К книге
ЭстетикаПредисловия. Письмо г. маркизу Шипионе Маффеи, автору итальянской «Меропы» и многих других знаменитых сочинений[412]
93%
Предисловия. Письмо г. маркизу Шипионе Маффеи, автору итальянской «Меропы» и многих других знаменитых сочинений[412]
56

Сударь, те, у кого нынешние итальянцы и другие народы научились почти всему, греки и римляне, без пустых любезностей посвящали свои произведения друзьям и наставникам в искусстве. Как другу и учителю я и приношу Вам в дань французскую «Меропу».

Итальянцы, которые восстановили почти все изящные искусства, а некоторым положили начало, первыми при Льве X[413] возродили трагедию, а Вы, сударь, были первым, кто в век, когда искусство Софоклов начали изнеживать любовные интриги, часто чуждые сюжету, и унижать недостойные буффонады, порочившие утонченный вкус вашей нации, Вы были первым, говорю я, у кого хватило смелости и таланта создать трагедию без романической истории, трагедию, достойную Афин времен расцвета, в которой всю интригу составляет любовь матери, а самый трепетный интерес вызывает самая чистая добродетель.

Франция гордится «Гофолией», это шедевр нашего театра, это шедевр поэзии; из всех пьес, которые у нас играют, это единственная, где отсутствует любовь, но зато ее поддерживает возвышенность религии и величавое красноречие пророков. У Вас не было этих средств, и тем не менее Вы построили длинную анфиладу из пяти актов, которые так трудно заполнить без побочных эпизодов.

Признаюсь, Ваш сюжет кажется мне гораздо более интересным и более трагичным, чем сюжет «Гофолии», и если наш восхитительный Расин вложил в свой шедевр больше искусства, поэзии и величия, я не сомневаюсь в том, что Ваше творение исторгло куда больше слез.

Наставник Александра[414] (а властителям нужны такие наставники) Аристотель, сей великий ум, столь обширный, столь глубокий и столь просвещенный во всем, что в те времена было доступно человеческому разуму, Аристотель в своей бессмертной «Поэтике»[415] без колебаний говорит, что сцена, где Меропа и ее сын узнают друг друга, была самой интересной во всем греческом театре. Он отдавал этой неожиданной развязке предпочтение перед всеми другими. Плутарх рассказывает, что греки[416] со свойственной им чувствительностью дрожали от страха, как бы не опоздал старик, который должен был остановить руку Меропы. Эта пьеса, которую играли в его время и от которой до нас дошли лишь очень немногие фрагменты, казалась ему самой трогательной из трагедий Еврипида, но огромный успех Еврипида объяснялся не только выбором сюжета, хотя выбор сюжета весьма важен в любом жанре.

Во Франции не раз обращались к этой теме, но без успеха, быть может, потому, что авторы хотели внести в этот сюжет, отличающийся такой простотой, чуждые ему украшения. Обнаженную Венеру Праксителя они старались покрыть мишурой. Людям всегда надобно много времени, чтобы понять, что во всем великом должно возвращаться к простому и естественному.

- [Исходные данные]:
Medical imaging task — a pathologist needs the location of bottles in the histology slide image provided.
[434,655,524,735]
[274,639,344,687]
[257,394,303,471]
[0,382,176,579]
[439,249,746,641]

- [Задание A]: Перескажите письмо к маркизу Шипионе Маффеи в двух предложениях.
- [Задание B]: Напишите продолжение письма к маркизу Шипионе Маффеи, начав сразу после его последней фразы о возвращении к простому и естественному.

- [Ответ A]: Автор письма посвящает маркизу Маффеи французскую «Меропу» как другу и учителю и хвалит его как первого, у кого хватило смелости и таланта создать трагедию без романической истории, где всю интригу составляет любовь матери. Письмо напоминает, что Аристотель считал сцену узнавания Меропы и ее сына самой интересной во всем греческом театре, а неудачи французских авторов с этим сюжетом объясняет тем, что они, возможно, хотели внести в него чуждые ему украшения.

- [Ответ B]:
В 1641 году, когда театр во Франции начинал процветать и даже благодаря гению П. Корнеля весьма возвышаться над театром Греции, кардинал Ришелье, искавший славы всякого рода и приказавший построить в Пале-Рояле театральный зал, чтобы представлять там пьесы, написанные по его замыслу, распорядился сыграть в этом зале «Меропу» под названием «Телефонт». План пьесы, как полагают, всецело принадлежит ему. Около сотни стихов написано им, остальное Коллете[417], Буа-Робером, Демаре и Шапленом, но при всем своем могуществе кардинал Ришелье не мог дать этим писателям талант, которого им недоставало, да и у него самого, пожалуй, не было театрального дара, хотя и был вкус к театру; все, что он мог и должен был сделать, это поощрить великого Корнеля.

Г. Жильбер, резидент прославленной королевы Христины[418], поставил в 1643 году свою «Меропу»[419], ныне не менее забытую, чем предыдущая. Жан де Лашапель[420], член Французской Академии, автор «Клеопатры», имевшей некоторый успех, тоже написал «Меропу», которая была представлена в 1683 году. Он не преминул ввести в свою пьесу любовный эпизод. Впрочем, в предисловии он жалуется, что его упрекали в чрезмерном пристрастии к чудесному. Однако он ошибался, его пьеса провалилась не из-за этого пристрастия, а из-за бездарности и холодности стиха, ибо вот главное, вот основной порок, погубивший столько поэм. Искусство быть красноречивым в стихах – самое трудное и самое редкое из всех искусств. Можно найти тысячу людей, которые сумеют построить произведение и сносно переложить его стихами, но чтобы облечь его в истинно поэтическую форму, нужен талант, которым наделены лишь два или три человека на земле.

В декабре 1701 года г. Лагранж[421] поставил своего «Амазиса», в котором под иными именами скрывается не что иное, как сюжет «Меропы». В этой пьесе тоже царит любовная интрига, а чудесных происшествий куда больше, чем в пьесе Лашапеля, но верно и то, что она совершеннее, талантливее, интереснее, написана с большей страстью и силой. Однако вначале она не имела блестящего успеха. Зато потом – habent sua fata libelli[422] – она шла под оглушительные аплодисменты и стала одной из пьес, представление которых доставляло публике наибольшее удовольствие.

До и после «Амазиса» у нас было много трагедий на сходные сюжеты, в которых мать, вознамерившись отомстить за мнимую смерть сына, поднимала руку на него самого и узнавала его в тот миг, когда уже готова была его убить. Мы даже привыкли видеть в театре потрясающую, но малоправдоподобную сцену, когда одно действующее лицо заносит кинжал над своим врагом, а другое действующее лицо, появляясь в это самое мгновение, вырывает у него кинжал. Эта развязка принесла, по крайней мере на некоторое время, успех трагедии «Камма»[423] Тома Корнеля.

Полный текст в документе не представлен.